INTRODUÇÃO AO ESTUDO DA REGRA DE SANTO ALBERTO
( Regra do Carmelo )
Por ocasião do 8º Centenário da mesma.


            "Por que uma Regra? E por que Regra ainda hoje?"

1º Ponto  -  Por que uma Regra?
            "Antes de se tratar da Regra de Santo Alberto ou de qualquer outra, é bem adequado responder a perguntas como essas. Para se compreender isto, temos que nos transferir aos inícios do cristianismo e estudarmos um pouco as situações vividas nas comunidades eclesiais e pelos cristãos individualmente com respeito ao conhecimento e ao manuseio dos Livros Sagrados do Novo e do Antigo Testamento. Temos que considerar que a Bíblia não estava compilada ainda da forma como ela se apresenta hoje. A própria redação dos livros do Novo Testamento não se fez de uma só vez. A mensagem evangélica, originalmente, era passada de viva voz nas reuniões litúrgicas e de pessoa a pessoa. Só depois de certo tempo é que circularam alguns escritos, uns vinte e mais anos depois da morte e ressurreição de Cristo. A constituição do elenco dos livros do Novo Testamento se fez aos poucos. E tinham que ser reconhecidos como inspirados pelas comunidades. As línguas em que estavam escritos não eram de acesso geral. Não havia cópias disponíveis aos indivíduos para uso pessoal, e as que havia custavam caro pela tecnologia existente à época (estava-se muito longe ainda sequer da “imprensa” de gravação de textos fixos, e mais ainda da imprensa com tipos móveis de Guttenberg, no século 15). Tudo dificultava o amplo acesso ao conteúdo da Revelação. Usava-se o grego nos textos do Novo Testamento que, além do latim, era a língua mais falada no Império Romano. Na periferia do Império, e aos povos conquistados ou absorvidos nele, os romanos ensinavam sua língua, o latim. A esses povos o grego bíblico se constituía como um impedimento. O Papa Dâmaso, em 382, ordenou ao presbítero São Jerônimo que fizesse uma compilação de todos os textos bíblicos do Antigo e do Novo Testamento e sua versão para o latim falado pelo povo. O trabalho só foi concluído pelo ano de 405. A Bíblia traduzida por São Jerônimo será apelidada mais tarde de "Vulgata", exatamente pelo esforço de oferecer um texto latino mais compreensível ao povo de Deus.

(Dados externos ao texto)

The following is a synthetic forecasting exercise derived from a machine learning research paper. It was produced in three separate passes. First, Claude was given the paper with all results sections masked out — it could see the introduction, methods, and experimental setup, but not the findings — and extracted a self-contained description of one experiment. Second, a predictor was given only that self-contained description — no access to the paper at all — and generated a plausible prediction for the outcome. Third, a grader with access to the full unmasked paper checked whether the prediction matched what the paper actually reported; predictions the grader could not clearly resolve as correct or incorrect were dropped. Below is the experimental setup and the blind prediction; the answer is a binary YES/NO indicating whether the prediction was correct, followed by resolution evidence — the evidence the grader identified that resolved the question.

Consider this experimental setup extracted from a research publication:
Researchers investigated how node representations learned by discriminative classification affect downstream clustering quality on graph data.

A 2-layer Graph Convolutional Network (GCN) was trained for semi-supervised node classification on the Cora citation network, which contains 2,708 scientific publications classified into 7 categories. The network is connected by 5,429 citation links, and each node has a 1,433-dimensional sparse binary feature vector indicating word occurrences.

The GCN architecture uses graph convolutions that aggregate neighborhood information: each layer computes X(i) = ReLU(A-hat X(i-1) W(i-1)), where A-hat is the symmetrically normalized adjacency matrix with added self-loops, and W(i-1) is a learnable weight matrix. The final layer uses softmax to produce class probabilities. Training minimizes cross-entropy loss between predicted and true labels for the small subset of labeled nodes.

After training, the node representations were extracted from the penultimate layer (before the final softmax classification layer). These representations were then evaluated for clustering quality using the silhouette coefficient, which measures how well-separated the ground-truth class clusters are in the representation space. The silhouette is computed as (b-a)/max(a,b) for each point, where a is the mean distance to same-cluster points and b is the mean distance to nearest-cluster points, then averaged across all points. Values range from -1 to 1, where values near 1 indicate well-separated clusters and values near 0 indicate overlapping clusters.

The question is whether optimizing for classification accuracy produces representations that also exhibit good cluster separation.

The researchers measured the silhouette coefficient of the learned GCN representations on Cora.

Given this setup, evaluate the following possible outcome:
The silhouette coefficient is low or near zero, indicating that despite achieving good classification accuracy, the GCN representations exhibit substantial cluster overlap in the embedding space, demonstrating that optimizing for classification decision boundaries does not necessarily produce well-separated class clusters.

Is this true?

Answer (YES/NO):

            Diante de todas as dificuldades apontadas já se percebe as dificuldades de acesso aos textos da Sagrada Escritura. Acrescente-se a mais: a grande dispersão das comunidades cristãs pelo Império Romano; as distâncias enormes entre as comunidades; os meios de transporte e comunicação bastante precários, o que dificultavam grandemente a existência de um controle centralizado da Igreja; as repetidas perseguições aos cristãos; a decadência advinda à Igreja depois do seu reconhecimento oficial e com as invasões bárbaras, etc. A reação em busca de uma maior autenticidade da vida cristã surgiu com o monasticismo. Se antes disto os autores cristãos usavam esparsamente os textos bíblicos de que dispunham e com os mesmos argumentavam em suas obras, os primeiros monges necessitavam dos mesmos para compor sínteses deles para facilitar aos que não podiam manuseá-los a organizarem suas formas de vida religiosa, dando origem assim às "regras". No Oriente, as regras de S. Pacômio (cerca do ano de 330), e a de São Basílio, igualmente do século 4º (cerca de 340).

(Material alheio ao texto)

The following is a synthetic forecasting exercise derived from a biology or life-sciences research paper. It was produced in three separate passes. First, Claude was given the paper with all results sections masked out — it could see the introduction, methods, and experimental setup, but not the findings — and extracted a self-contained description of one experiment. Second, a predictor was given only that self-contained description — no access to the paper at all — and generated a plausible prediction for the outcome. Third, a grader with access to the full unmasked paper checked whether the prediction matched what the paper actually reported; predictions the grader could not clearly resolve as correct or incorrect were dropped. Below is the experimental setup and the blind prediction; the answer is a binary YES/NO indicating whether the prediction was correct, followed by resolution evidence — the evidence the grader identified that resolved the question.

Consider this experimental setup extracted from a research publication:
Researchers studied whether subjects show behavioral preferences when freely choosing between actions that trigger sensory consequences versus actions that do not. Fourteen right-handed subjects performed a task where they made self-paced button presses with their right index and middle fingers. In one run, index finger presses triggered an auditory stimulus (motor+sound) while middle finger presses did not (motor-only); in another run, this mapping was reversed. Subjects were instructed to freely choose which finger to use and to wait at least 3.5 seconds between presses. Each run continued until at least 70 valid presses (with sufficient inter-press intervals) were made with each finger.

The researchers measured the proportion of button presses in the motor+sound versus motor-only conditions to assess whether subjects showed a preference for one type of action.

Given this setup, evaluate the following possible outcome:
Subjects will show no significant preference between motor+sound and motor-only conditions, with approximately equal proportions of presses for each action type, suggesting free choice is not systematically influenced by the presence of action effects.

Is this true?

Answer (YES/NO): YES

No Ocidente, a primeira regra foi a de Santo Agostinho, por volta de 391. A de São Bento, no século 6º. A de Santo Alberto (Regra dos Carmelitas), entre 1207 e 1214. A de São Francisco, aprovada oralmente pelo Papa Inocêncio 3º, em 1210; e por Bula do Papa Honório 3º, em 1223.
            Já em 1215, o 4º Concílio de Latrão estabelece uma proibição de novas Regras e novas Ordens religiosas. Os franciscanos se valem da aprovação oral anterior de sua regra. Os carmelitas, da carta de Santo Alberto, anterior a 1215. Já os dominicanos acolhem para viver a Regra de Santo Agostinho.
            Mas, voltemos à questão inicial, por que uma Regra? Resumindo todos os detalhes já explicados, pode-se trazer, além do contexto aduzido, outros elementos de ordem prática, a saber: é algo muito prático, textos curtos, seguros, fáceis de memorizar, indicam um caminho provado de santificação pessoal, se constituem como uma referência direta para avaliação individual e comunitária. Seus conteúdos apresentam, por assim dizer, uma súmula do Evangelho, dos Atos dos Apóstolos, das epístolas dos apóstolos, principalmente das de São Paulo. Conteúdo, portanto, bíblico. Algumas Regras, como a de São Bento, com larga citação do Antigo Testamento, particularmente, dos Salmos e dos Livros Sapienciais. Ainda, seus apelos e motivações são dirigidos pessoalmente ao leitor e lhe são propostos quadros de vida e normas de conduta.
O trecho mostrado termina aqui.